Feb. 16, 2021
Two years imprisonment
Insulting the sacred
Alireza Nouri is a poet, writer and member of the Iranian Writers’ Association, who has been sentenced to two years imprisonment.
On February 10, 2021, Nouri was arrested at his home by officers from the Intelligence and Public Security Police of Hamedan. He was transferred to the Central Penitentiary of Hamedan to serve a two-year prison sentence against him.
The arrest warrant for Nouri was issued by Branch 5 of the Prosecutor’s Office for the Enforcement of Judicial Sentences of Hamedan.

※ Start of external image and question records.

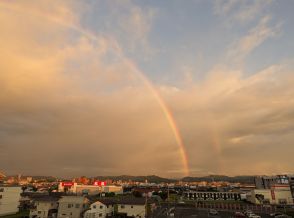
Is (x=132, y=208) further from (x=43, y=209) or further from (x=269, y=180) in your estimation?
(x=269, y=180)

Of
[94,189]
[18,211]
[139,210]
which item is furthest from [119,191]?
[139,210]

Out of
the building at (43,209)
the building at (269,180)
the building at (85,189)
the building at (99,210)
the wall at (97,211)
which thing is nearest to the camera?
the wall at (97,211)

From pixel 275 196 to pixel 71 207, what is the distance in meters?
79.3

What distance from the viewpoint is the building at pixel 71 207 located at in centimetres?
5935

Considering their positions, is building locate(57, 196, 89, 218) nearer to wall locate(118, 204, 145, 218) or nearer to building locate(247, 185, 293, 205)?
wall locate(118, 204, 145, 218)

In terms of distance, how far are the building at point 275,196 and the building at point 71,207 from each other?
71179 millimetres

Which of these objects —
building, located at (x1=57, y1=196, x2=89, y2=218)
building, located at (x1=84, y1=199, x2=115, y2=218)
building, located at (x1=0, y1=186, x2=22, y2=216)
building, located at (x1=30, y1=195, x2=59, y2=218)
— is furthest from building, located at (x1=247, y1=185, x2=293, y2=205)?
building, located at (x1=0, y1=186, x2=22, y2=216)

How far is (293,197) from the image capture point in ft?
317

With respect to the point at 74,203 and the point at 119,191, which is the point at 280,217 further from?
the point at 119,191

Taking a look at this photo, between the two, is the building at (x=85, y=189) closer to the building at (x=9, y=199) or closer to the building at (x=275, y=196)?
the building at (x=9, y=199)

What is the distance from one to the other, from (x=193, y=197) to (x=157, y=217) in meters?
88.1

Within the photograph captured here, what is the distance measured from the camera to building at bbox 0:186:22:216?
64.6 meters

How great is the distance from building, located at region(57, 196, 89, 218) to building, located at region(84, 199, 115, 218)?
2751 mm

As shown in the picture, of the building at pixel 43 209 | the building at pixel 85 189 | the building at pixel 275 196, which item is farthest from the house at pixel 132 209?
the building at pixel 85 189
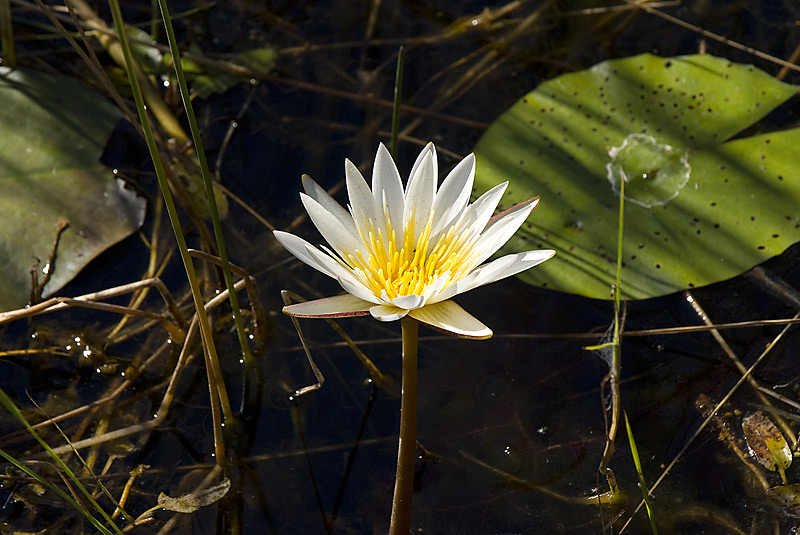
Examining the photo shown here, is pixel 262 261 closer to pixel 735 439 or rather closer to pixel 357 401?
pixel 357 401

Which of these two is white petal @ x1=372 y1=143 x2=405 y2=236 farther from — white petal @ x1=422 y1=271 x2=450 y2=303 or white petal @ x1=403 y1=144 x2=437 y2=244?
white petal @ x1=422 y1=271 x2=450 y2=303

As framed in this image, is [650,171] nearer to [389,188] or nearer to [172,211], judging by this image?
[389,188]

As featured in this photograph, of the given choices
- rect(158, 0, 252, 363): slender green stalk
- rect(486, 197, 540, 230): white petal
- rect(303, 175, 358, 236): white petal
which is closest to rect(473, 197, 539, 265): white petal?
rect(486, 197, 540, 230): white petal

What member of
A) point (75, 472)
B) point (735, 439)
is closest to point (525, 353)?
point (735, 439)

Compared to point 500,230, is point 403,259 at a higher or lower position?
lower

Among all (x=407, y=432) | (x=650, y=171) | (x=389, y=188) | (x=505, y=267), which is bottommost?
(x=407, y=432)

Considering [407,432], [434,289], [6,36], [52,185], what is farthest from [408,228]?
[6,36]

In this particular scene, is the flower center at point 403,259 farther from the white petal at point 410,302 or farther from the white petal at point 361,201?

In June 2017, Alireza Nouri was sentenced to two years imprisonment on the charge of “blasphemy through writing offensive poetry online.” This sentence was later upheld in its entirety by the Court of Appeals. Although Alireza Nouri protested against the Court of Appeals’ judgement and his case had been referred to the Supreme Court of Iran, he was summoned to Branch 5 of the Prosecutor’s Office for the Enforcement of Judicial Sentences of Hamedan in July 2020. However, the enforcement of his prison sentence was postponed due to the Covid-19 outbreak in Iran. Eventually, on February 11, 2021, security agents raided Nouri’s house, arrested him and transferred him to the Central Penitentiary of Hamedan to enforce his prison sentence.
He was arrested in his home on February 11 and was sent to prison to serve his term.
The Central Penitentiary of Hamedan does not observe the principle of the separation of different types of prisoners. All prisoners, whether they are convicted of violent, security-related or general statutory crimes, are kept in one prison ward.
Alireza Nouri has published seven books and many articles during his career. The first of his poetry collections was “The Clowns Are Crying” which was published by Ahang Degar Publications in 2010.
Nouri's poems are a combination of sensations, emotions, protest and a discussion of environmentalism. These themes of protest and anger, along with others of eroticism, prevented three of his collections of poetry from being published. The three barred publications were “A Glass to the Border of Madness," “I Am Stone From The Neck Up” and “Spinning Webs.” The last title was published in Paris after Nouri was unable to secure a license from the Ministry of Culture and Islamic Guidance in Iran.